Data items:

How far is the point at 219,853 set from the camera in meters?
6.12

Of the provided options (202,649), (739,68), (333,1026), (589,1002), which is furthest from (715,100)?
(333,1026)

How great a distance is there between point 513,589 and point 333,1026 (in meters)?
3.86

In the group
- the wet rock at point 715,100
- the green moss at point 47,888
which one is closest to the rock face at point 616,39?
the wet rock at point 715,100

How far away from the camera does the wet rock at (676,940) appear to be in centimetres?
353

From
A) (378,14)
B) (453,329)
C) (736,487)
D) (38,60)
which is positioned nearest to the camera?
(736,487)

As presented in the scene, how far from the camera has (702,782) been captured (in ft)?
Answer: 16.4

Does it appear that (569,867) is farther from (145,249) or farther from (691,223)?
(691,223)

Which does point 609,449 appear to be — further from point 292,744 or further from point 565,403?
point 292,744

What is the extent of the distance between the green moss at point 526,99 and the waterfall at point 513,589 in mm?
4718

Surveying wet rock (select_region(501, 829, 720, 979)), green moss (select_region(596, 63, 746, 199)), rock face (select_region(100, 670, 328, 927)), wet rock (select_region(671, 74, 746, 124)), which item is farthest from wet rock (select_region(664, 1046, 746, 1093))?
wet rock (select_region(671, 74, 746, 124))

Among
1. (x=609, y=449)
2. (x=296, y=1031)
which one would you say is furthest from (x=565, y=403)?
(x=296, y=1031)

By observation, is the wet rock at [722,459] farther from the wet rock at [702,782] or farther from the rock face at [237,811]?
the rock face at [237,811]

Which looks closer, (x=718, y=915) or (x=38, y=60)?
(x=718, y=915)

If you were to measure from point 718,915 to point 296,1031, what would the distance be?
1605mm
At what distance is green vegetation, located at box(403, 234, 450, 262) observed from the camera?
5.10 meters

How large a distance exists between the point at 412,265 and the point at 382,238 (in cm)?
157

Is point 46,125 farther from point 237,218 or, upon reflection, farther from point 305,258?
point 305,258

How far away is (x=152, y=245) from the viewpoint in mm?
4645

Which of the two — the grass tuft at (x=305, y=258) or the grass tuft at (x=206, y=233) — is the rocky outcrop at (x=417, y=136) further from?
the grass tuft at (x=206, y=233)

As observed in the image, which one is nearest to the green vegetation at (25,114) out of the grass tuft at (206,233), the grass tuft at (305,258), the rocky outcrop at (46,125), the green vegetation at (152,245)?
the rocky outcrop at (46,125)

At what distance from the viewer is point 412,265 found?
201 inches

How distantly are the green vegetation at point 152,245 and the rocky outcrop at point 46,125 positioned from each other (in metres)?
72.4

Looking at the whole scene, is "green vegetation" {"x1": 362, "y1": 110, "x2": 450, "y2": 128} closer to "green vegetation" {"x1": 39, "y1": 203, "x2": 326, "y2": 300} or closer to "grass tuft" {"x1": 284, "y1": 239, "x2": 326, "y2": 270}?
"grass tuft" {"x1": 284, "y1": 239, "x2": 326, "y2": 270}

> [WHAT IS REQUIRED]: Edit the material above, replacing each occurrence of "green moss" with "mossy patch" and changing nothing else.

> [THE COMPLETED TASK]:
How far is the point at 219,853 set from the camera in meters?
6.12

Of the provided options (202,649), (739,68), (333,1026), (589,1002), which is furthest from (715,100)?
(333,1026)

How great a distance is there between point 513,589 and point 333,1026 (in meters)?
3.86

In the group
- the wet rock at point 715,100
- the mossy patch at point 47,888
which one is closest to the rock face at point 616,39?
the wet rock at point 715,100

How far away from the camera does the wet rock at (676,940) appear to be in centimetres?
353

From
A) (378,14)
B) (453,329)
C) (736,487)
D) (38,60)
which is positioned nearest to the camera?
(736,487)

As presented in the scene, how far from the camera has (702,782) been captured (in ft)?
Answer: 16.4

Does it appear that (569,867) is farther from (145,249) or farther from (691,223)?
(691,223)

Which does point 609,449 appear to be — further from point 292,744 or further from point 565,403?
point 292,744

What is the extent of the distance between the mossy patch at point 526,99 and the waterfall at point 513,589 in mm?
4718

Surveying wet rock (select_region(501, 829, 720, 979)), mossy patch (select_region(596, 63, 746, 199)), rock face (select_region(100, 670, 328, 927)), wet rock (select_region(671, 74, 746, 124)), which item is farthest from wet rock (select_region(664, 1046, 746, 1093))?
wet rock (select_region(671, 74, 746, 124))

Among
1. (x=609, y=449)
2. (x=296, y=1031)
which one would you say is furthest from (x=565, y=403)?
(x=296, y=1031)

By observation, is the wet rock at [722,459] farther from the wet rock at [702,782] or farther from the rock face at [237,811]?
the rock face at [237,811]

Which looks closer, (x=718, y=915) or (x=38, y=60)?
(x=718, y=915)

If you were to measure from point 718,915 to point 296,1031, what would the distance be?
1605mm
At what distance is green vegetation, located at box(403, 234, 450, 262) observed from the camera?
5.10 meters

How large a distance exists between the point at 412,265 and the point at 382,238 (in cm)?
157

Is point 46,125 farther from point 237,218 or, upon reflection, farther from point 305,258?
point 305,258

How far away is (x=152, y=245) from the viewpoint in mm?
4645

Which of the two — the grass tuft at (x=305, y=258) or the grass tuft at (x=206, y=233) — is the rocky outcrop at (x=417, y=136) further from?
the grass tuft at (x=206, y=233)

As observed in the image, which one is nearest to the green vegetation at (25,114) out of the grass tuft at (206,233), the grass tuft at (305,258), the rocky outcrop at (46,125), the green vegetation at (152,245)?
the rocky outcrop at (46,125)

At what distance from the viewer is point 412,265 found?
201 inches

How distantly are the green vegetation at point 152,245 and the rocky outcrop at point 46,125 positioned from each other (in metres)?
72.4

Looking at the whole scene, is "green vegetation" {"x1": 362, "y1": 110, "x2": 450, "y2": 128} closer to "green vegetation" {"x1": 39, "y1": 203, "x2": 326, "y2": 300} or closer to "grass tuft" {"x1": 284, "y1": 239, "x2": 326, "y2": 270}?
"grass tuft" {"x1": 284, "y1": 239, "x2": 326, "y2": 270}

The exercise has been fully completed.